The second set is disappointing. On LP, it was entitled Red Allen Plays King Oliver and it is a fact some of the numbers were once played by Oliver, but Allen sounds far from his best with an undistinguished, pseudo-Dixieland group in which only Milt Hinton and Buster Bailey are assets. Things perk up a bit when Sammy Price replaces one Bob Hammer at the keyboard for four numbers.

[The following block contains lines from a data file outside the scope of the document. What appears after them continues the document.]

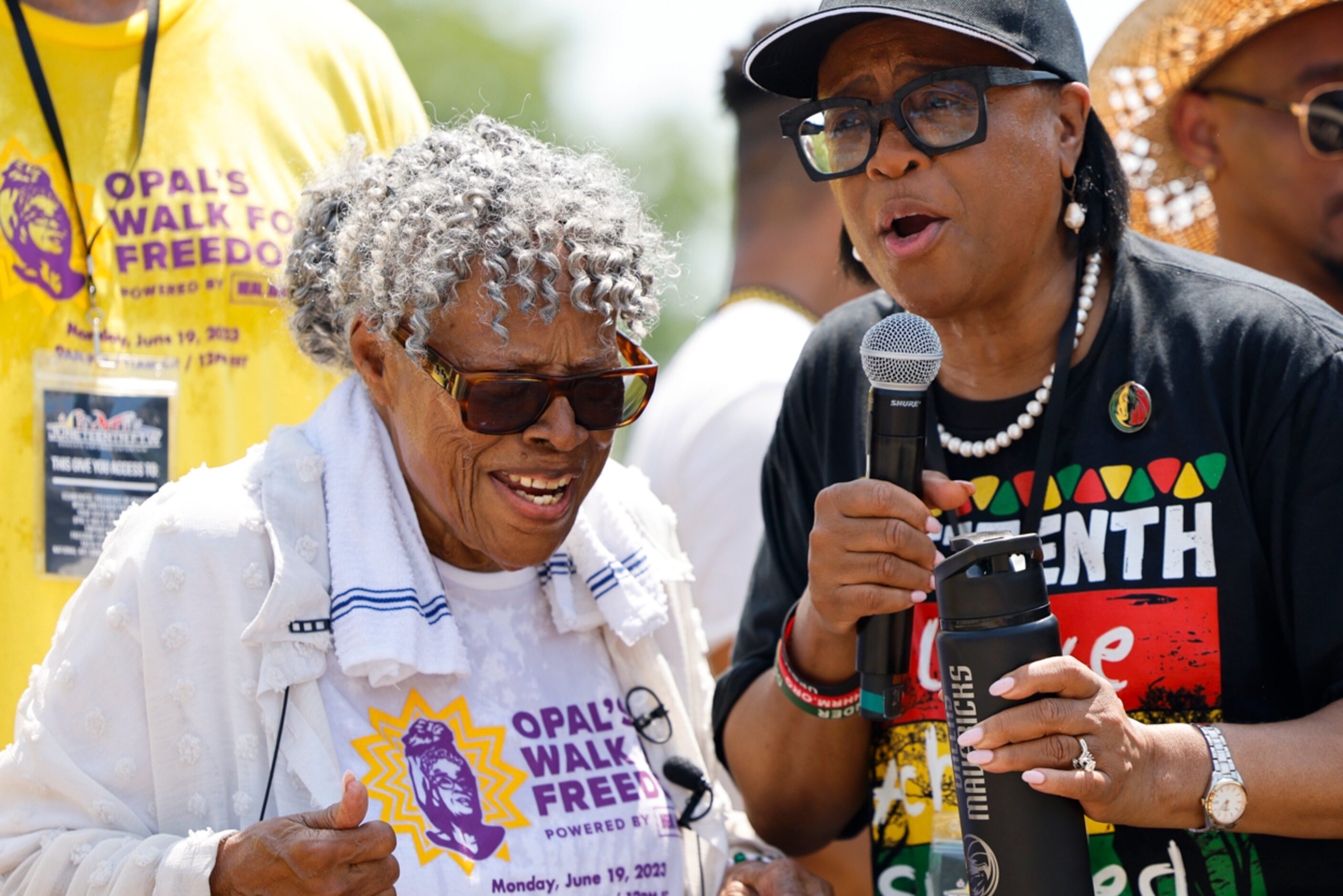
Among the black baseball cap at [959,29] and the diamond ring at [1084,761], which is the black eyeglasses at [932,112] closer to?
the black baseball cap at [959,29]

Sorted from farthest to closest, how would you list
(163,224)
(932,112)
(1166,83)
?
(1166,83) < (163,224) < (932,112)

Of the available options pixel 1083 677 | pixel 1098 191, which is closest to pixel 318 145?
pixel 1098 191

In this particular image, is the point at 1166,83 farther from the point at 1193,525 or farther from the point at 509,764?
the point at 509,764

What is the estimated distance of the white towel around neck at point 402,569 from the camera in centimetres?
267

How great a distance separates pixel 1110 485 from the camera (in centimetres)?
262

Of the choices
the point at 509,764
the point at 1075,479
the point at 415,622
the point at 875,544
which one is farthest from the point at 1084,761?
the point at 415,622

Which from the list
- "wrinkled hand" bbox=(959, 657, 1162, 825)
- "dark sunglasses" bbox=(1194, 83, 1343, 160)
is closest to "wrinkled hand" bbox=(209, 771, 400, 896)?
"wrinkled hand" bbox=(959, 657, 1162, 825)

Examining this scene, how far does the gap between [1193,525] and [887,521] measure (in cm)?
62

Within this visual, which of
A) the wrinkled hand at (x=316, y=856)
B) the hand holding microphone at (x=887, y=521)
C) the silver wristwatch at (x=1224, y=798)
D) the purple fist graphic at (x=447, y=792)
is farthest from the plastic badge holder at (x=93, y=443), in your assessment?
the silver wristwatch at (x=1224, y=798)

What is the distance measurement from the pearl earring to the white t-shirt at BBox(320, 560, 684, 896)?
1.39 metres

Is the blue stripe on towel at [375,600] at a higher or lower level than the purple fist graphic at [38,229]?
lower

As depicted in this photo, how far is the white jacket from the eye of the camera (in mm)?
2471

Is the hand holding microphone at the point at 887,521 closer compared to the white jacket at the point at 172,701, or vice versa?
the hand holding microphone at the point at 887,521

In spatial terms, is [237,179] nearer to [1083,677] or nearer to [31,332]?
[31,332]
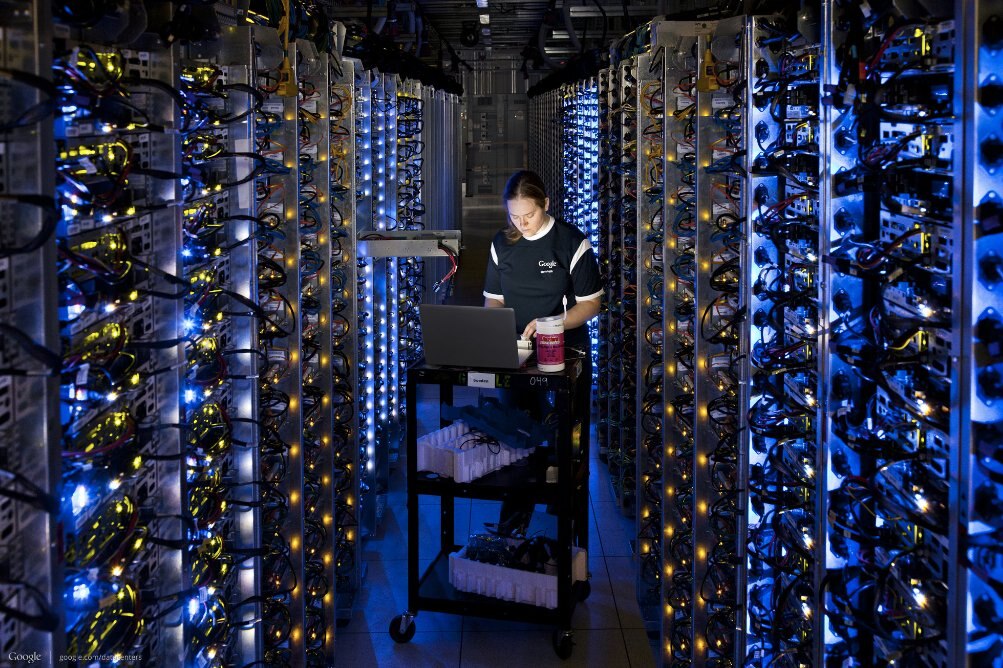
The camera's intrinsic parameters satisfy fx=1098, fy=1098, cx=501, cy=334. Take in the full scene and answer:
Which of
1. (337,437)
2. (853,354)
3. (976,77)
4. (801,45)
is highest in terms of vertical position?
(801,45)

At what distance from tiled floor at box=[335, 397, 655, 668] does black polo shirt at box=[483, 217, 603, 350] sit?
126cm

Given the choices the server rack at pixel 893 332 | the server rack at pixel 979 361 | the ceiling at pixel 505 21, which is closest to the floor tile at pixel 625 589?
the server rack at pixel 893 332

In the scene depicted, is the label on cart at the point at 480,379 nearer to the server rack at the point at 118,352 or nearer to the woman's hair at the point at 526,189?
the woman's hair at the point at 526,189

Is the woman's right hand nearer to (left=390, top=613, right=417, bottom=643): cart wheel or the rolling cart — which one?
the rolling cart

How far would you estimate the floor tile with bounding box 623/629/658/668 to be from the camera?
467cm

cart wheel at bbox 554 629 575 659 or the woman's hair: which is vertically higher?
the woman's hair

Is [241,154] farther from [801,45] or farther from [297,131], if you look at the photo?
[801,45]

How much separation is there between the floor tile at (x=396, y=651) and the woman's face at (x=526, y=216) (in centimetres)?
189

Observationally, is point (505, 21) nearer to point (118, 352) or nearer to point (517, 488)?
point (517, 488)

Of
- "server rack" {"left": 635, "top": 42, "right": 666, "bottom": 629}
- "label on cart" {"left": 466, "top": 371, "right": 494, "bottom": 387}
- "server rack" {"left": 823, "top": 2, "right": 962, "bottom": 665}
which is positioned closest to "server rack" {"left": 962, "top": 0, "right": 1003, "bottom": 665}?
"server rack" {"left": 823, "top": 2, "right": 962, "bottom": 665}

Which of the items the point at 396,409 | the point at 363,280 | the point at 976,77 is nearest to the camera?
the point at 976,77

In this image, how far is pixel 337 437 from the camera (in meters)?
5.09

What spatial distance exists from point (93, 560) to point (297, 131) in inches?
77.8

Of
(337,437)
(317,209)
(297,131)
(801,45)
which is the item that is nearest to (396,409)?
(337,437)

The third set, Swing Goes Dixie, by Roy Eldridge and His Central Plaza Dixielanders, was made in 1956, four years before Allen’s, and is somewhat better, although the program of Dixie warhorses is not really appropriate to the personnel: Benny Morton, Eddie Barefield, Dick Wellstood, Walter Page and Jo Jones. Most of the tempos incline to the frantic, but a slow “Black and Blue” gets a long, committed performance. Besides those of the leader, there are interesting solos by Morton, Barefield and Wellstood. Barefield plays clarinet throughout with surprising dexterity and assurance. Jo Jones seems either unhappy with the context or just plain rebellious, except on an alternative “Royal Garden Blues,” where they all riff north to Kansas City.
All three sets document, in different ways, the predicament of swing era stars in the ’50s, when they found themselves between the devil of bebop and the deep blue sea of Dixieland.